Data in this exercise
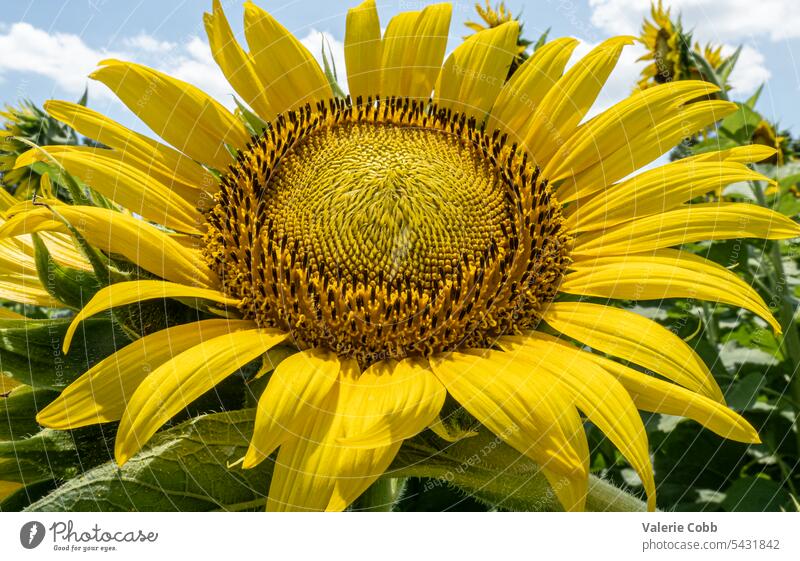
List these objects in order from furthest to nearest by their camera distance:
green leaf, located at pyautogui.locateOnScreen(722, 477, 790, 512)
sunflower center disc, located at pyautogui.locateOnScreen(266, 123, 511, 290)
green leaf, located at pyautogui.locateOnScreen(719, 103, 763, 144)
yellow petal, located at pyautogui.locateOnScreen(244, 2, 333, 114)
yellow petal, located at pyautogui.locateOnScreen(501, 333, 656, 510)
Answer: green leaf, located at pyautogui.locateOnScreen(719, 103, 763, 144) → green leaf, located at pyautogui.locateOnScreen(722, 477, 790, 512) → yellow petal, located at pyautogui.locateOnScreen(244, 2, 333, 114) → sunflower center disc, located at pyautogui.locateOnScreen(266, 123, 511, 290) → yellow petal, located at pyautogui.locateOnScreen(501, 333, 656, 510)

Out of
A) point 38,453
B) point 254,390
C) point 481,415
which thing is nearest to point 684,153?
point 481,415

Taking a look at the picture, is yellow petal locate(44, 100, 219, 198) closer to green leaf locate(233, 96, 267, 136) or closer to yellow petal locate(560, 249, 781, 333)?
green leaf locate(233, 96, 267, 136)

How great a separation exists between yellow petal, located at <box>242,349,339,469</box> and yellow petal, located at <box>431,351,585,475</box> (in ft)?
0.75

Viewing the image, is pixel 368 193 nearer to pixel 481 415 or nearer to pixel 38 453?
pixel 481 415

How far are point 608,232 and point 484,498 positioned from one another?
0.71m

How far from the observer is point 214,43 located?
1693 millimetres

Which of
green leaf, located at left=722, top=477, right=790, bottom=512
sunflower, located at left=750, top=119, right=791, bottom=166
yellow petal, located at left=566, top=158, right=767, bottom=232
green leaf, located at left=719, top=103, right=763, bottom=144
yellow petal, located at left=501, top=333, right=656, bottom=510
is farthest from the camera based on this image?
sunflower, located at left=750, top=119, right=791, bottom=166

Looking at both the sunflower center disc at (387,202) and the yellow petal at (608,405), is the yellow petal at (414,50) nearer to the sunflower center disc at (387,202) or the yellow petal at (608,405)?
the sunflower center disc at (387,202)

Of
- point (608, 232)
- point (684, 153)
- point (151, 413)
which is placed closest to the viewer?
point (151, 413)

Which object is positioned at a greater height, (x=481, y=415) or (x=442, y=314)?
(x=442, y=314)

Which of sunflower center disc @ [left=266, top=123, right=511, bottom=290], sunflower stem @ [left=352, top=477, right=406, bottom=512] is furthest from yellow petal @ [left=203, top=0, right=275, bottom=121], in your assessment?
sunflower stem @ [left=352, top=477, right=406, bottom=512]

What you have to do
Rescale the records starting at the line that contains "Viewing the image, is" and ending at the line that contains "1693 millimetres". Give only those lines again, requests included, with every number in the answers (the point coordinates and the distances) multiplied by 1.6 and rounded to the same number of decimal places it had, with halves rounded up.

The answer
Viewing the image, is pixel 368 193 nearer to pixel 481 415 or nearer to pixel 38 453?
pixel 770 664

How far are point 608,232 and point 484,498 positioned from one another?
1.14m

How far from the observer is point 214,43 located?
2709 millimetres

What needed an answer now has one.